Cryptocurrency is a type of payment that can be exchanged online for products and services. Numerous business have released their own currencies, often called tokens, and these can be traded particularly for the excellent or service that the company supplies. Think about them as you would arcade tokens or gambling establishment chips. You’ll need to exchange real currency for the cryptocurrency to access the great or service.
Cryptocurrencies work using an innovation called blockchain. Blockchain is a decentralized innovation spread throughout many computer systems that handles and records transactions. Part of the appeal of this technology is its security.
2. How many cryptocurrencies exist? What are they worth?

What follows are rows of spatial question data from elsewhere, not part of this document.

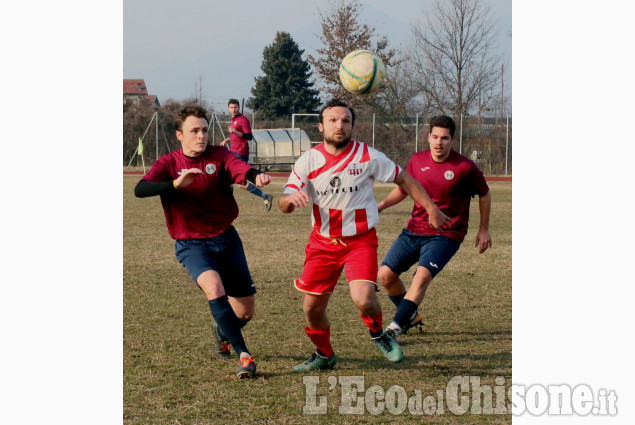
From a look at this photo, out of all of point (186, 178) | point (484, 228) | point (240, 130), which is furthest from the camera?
point (240, 130)

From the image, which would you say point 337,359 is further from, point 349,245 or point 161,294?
point 161,294

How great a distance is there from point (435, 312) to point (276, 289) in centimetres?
198

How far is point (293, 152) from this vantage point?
1289 inches

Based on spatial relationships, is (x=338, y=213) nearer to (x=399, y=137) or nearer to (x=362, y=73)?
(x=362, y=73)

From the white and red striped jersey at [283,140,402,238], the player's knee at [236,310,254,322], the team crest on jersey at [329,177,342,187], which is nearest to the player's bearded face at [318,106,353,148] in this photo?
the white and red striped jersey at [283,140,402,238]

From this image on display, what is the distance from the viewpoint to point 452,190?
6.60 m

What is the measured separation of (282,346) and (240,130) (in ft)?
41.4

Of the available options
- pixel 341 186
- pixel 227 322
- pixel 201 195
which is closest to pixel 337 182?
pixel 341 186

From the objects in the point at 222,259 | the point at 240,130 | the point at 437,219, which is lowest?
the point at 222,259

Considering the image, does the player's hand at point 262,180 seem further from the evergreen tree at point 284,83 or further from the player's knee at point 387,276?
the evergreen tree at point 284,83

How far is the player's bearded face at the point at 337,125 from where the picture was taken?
5473mm

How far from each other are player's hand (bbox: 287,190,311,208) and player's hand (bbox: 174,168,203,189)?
70 cm

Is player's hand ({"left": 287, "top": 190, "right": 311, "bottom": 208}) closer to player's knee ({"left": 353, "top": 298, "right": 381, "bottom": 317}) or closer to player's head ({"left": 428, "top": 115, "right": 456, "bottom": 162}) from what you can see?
player's knee ({"left": 353, "top": 298, "right": 381, "bottom": 317})

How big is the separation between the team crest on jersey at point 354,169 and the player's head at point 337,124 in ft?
→ 0.57
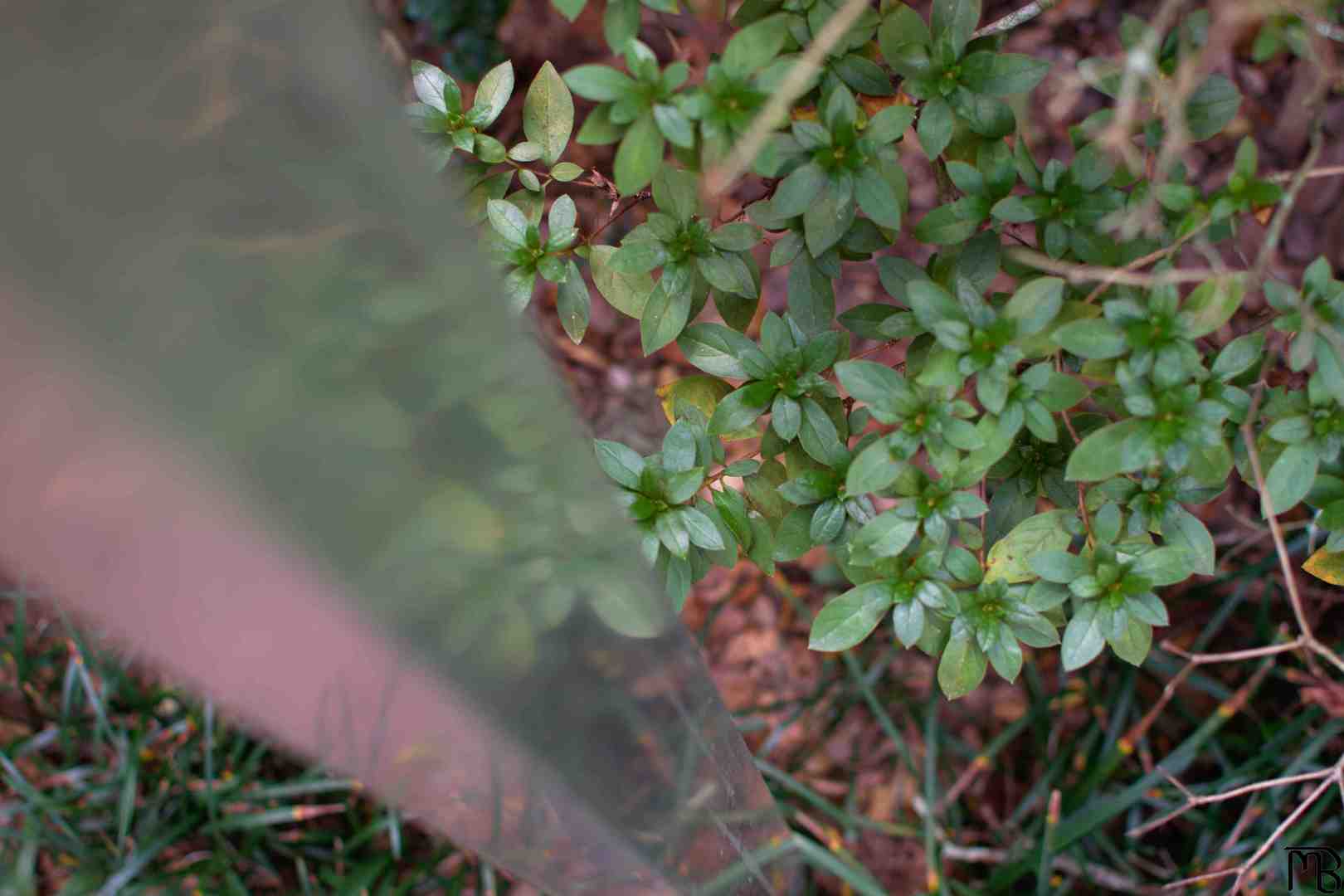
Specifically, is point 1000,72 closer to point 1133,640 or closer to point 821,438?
point 821,438

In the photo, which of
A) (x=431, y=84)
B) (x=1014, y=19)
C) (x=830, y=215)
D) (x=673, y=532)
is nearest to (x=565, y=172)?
(x=431, y=84)

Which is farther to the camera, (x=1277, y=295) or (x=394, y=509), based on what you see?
(x=1277, y=295)

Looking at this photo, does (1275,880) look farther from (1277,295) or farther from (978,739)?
(1277,295)

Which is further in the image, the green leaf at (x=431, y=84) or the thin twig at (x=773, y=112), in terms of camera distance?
the green leaf at (x=431, y=84)

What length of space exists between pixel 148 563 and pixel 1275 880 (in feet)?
5.82

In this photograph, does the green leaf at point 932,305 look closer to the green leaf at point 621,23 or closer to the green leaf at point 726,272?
the green leaf at point 726,272

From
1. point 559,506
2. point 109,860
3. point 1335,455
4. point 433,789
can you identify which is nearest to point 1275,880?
point 1335,455

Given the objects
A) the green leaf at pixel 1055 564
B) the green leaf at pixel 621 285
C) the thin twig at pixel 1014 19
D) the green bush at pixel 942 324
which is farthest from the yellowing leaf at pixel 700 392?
the thin twig at pixel 1014 19

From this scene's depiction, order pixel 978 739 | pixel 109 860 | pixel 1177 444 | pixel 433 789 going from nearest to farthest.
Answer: pixel 1177 444, pixel 433 789, pixel 109 860, pixel 978 739

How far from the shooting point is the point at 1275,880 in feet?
5.42

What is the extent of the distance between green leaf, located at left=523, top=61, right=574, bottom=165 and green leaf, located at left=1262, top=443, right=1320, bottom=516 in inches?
27.7

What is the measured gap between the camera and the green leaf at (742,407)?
1.00 meters

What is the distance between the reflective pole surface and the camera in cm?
37

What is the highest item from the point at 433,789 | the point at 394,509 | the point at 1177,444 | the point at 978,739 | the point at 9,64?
the point at 9,64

More than 6,700 different cryptocurrencies are traded publicly, according to CoinMarketCap.com, a marketing research site. And cryptocurrencies continue to multiply, raising money through initial coin offerings, or ICOs. The overall value of all cryptocurrencies on Dec. 18, 2020, was more than $645.7 billion, according to CoinMarketCap, and the overall value of all bitcoins, the most popular digital currency, was pegged at about $421.7 billion. (You can examine the current cost to purchase Bitcoin here
3. Why are cryptocurrencies so popular?
Cryptocurrencies appeal to their fans for a variety of reasons. Here are some of the most popular:
Advocates see cryptocurrencies such as Bitcoin as the currency of the future and are racing to purchase them now, probably before they end up being more valuable Some fans like the reality that cryptocurrency gets rid of reserve banks from handling the cash supply, because gradually these banks tend to minimize the worth of money by means of inflation Other advocates like the innovation behind cryptocurrencies, the blockchain, since it’s a decentralized processing and recording system and can be more protected than traditional payment systems Some speculators like cryptocurrencies due to the fact that they’re going up in worth and have no interest in the currencies’ long-lasting approval as a way to move money
4. Are cryptocurrencies a good investment?

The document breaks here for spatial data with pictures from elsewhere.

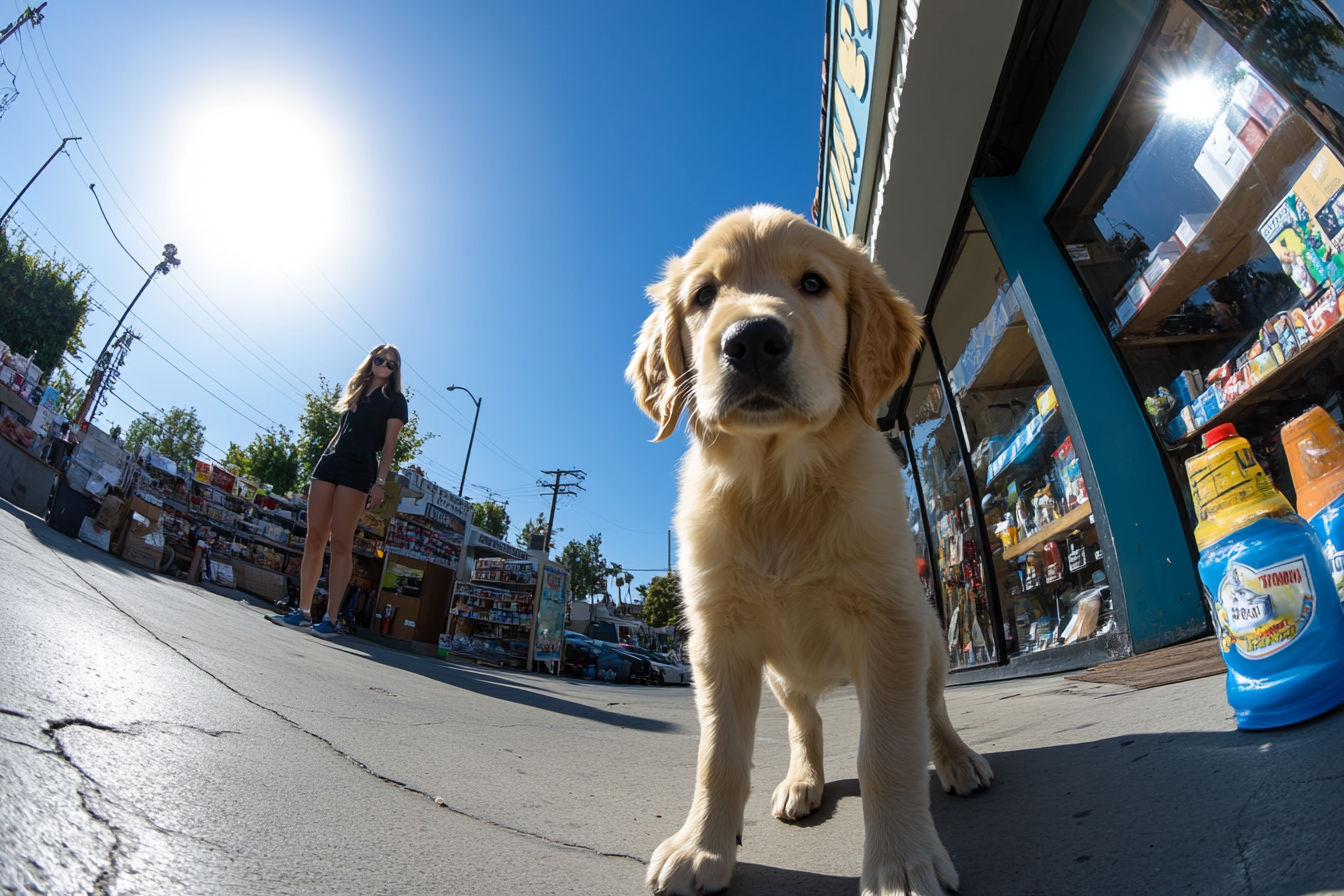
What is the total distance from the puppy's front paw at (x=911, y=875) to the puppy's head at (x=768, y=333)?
1.07 meters

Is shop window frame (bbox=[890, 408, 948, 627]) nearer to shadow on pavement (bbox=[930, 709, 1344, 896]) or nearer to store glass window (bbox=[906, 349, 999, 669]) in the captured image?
store glass window (bbox=[906, 349, 999, 669])

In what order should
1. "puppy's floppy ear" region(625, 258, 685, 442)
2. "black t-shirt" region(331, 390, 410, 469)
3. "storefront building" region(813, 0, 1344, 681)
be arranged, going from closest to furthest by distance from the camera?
1. "puppy's floppy ear" region(625, 258, 685, 442)
2. "storefront building" region(813, 0, 1344, 681)
3. "black t-shirt" region(331, 390, 410, 469)

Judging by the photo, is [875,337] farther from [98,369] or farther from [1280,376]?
[98,369]

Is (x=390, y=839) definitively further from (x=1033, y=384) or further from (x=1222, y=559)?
(x=1033, y=384)

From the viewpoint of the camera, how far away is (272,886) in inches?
35.6

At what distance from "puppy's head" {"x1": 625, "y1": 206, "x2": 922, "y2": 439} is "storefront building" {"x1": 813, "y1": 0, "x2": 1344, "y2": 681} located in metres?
1.51

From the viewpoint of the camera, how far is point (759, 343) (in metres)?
1.80

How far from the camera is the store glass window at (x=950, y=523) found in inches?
246

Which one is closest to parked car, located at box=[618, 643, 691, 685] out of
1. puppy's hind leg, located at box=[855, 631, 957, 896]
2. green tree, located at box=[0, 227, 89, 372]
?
puppy's hind leg, located at box=[855, 631, 957, 896]

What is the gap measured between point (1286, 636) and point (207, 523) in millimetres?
17385

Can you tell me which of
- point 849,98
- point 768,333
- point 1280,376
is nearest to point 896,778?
point 768,333

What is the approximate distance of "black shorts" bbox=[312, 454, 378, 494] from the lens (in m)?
4.93

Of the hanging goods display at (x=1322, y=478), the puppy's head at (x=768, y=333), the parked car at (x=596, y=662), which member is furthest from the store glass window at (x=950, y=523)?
the parked car at (x=596, y=662)

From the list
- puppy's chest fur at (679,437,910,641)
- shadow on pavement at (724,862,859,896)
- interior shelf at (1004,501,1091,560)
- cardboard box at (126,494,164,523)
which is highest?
cardboard box at (126,494,164,523)
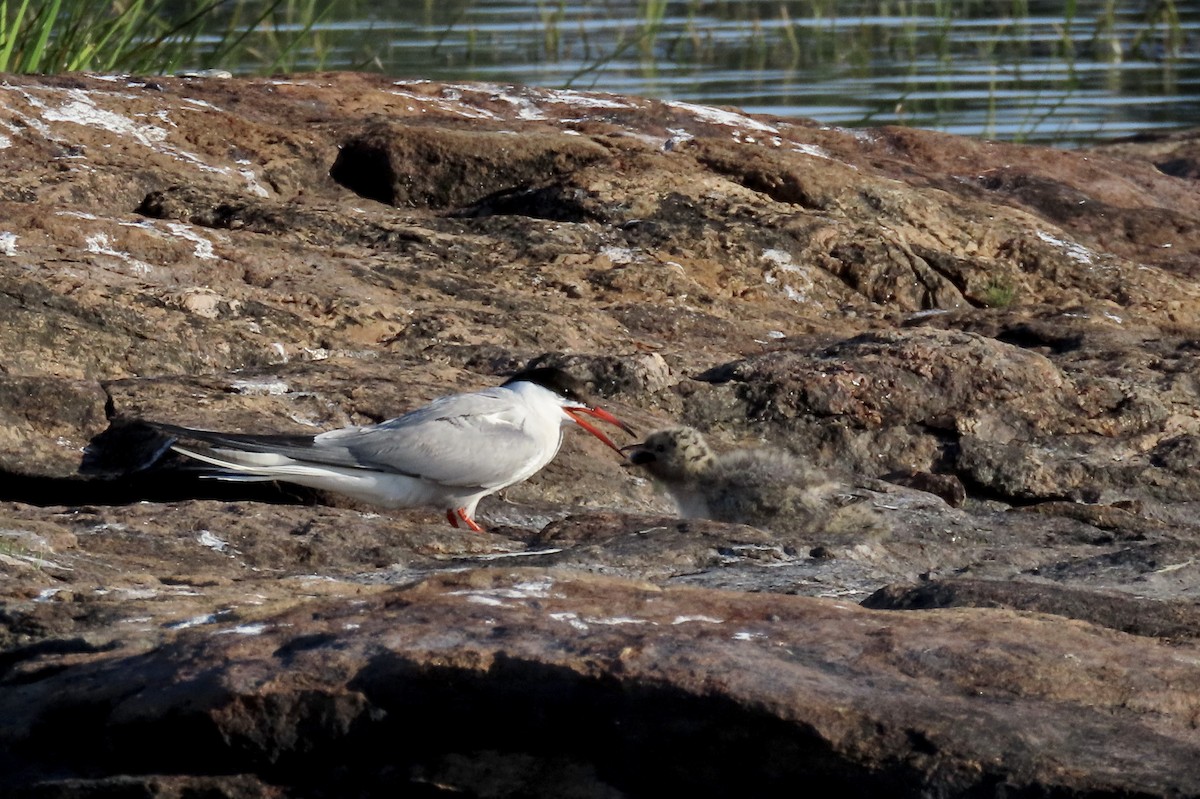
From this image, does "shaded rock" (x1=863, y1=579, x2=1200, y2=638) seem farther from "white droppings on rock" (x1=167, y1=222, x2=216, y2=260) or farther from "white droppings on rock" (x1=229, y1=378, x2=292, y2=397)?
"white droppings on rock" (x1=167, y1=222, x2=216, y2=260)

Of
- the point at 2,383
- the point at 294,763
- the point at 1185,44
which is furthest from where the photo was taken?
the point at 1185,44

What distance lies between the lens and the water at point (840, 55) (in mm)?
15039

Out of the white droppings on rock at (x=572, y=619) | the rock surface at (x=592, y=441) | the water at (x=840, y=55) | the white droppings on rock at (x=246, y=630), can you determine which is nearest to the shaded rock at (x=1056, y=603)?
the rock surface at (x=592, y=441)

Cryptocurrencies might go up in value, but lots of investors see them as simple speculations, not real financial investments. The reason? Much like real currencies, cryptocurrencies generate no capital, so for you to benefit, someone has to pay more for the currency than you did.
That’s what’s called “the greater fool” theory of financial investment. Contrast that to a well-managed business, which increases its value with time by growing the success and capital of the operation.
For those who see cryptocurrencies such as bitcoin as the currency of the future, it needs to be kept in mind that a currency requires stability.” As NerdWallet writers have noted, cryptocurrencies such as Bitcoin may not be that safe, and some significant voices in the investment community have advised potential financiers to avoid them. Of specific note, famous investor Warren Buffett compared Bitcoin to paper checks: “It’s a really effective way of sending money and you can do it anonymously and all that. A check is a way of transferring cash too. Are checks worth a lot of cash? Just because they can transfer cash?” For those who see cryptocurrencies such as Bitcoin as the currency of the future, it must be noted that a currency requires stability so that merchants and consumers can identify what a fair price is for items. Bitcoin and other cryptocurrencies have been anything but stable through much of their history. While Bitcoin traded at close to $20,000 in December 2017, its value then dropped to as low as about $3,200 a year later. By December 2020, it was trading at record levels once again.
This cost volatility develops a quandary. If bitcoins might be worth a lot more in the future, people are less likely to invest and circulate them today, making them less practical as a currency. Why invest a bitcoin when it could be worth 3 times the worth next year?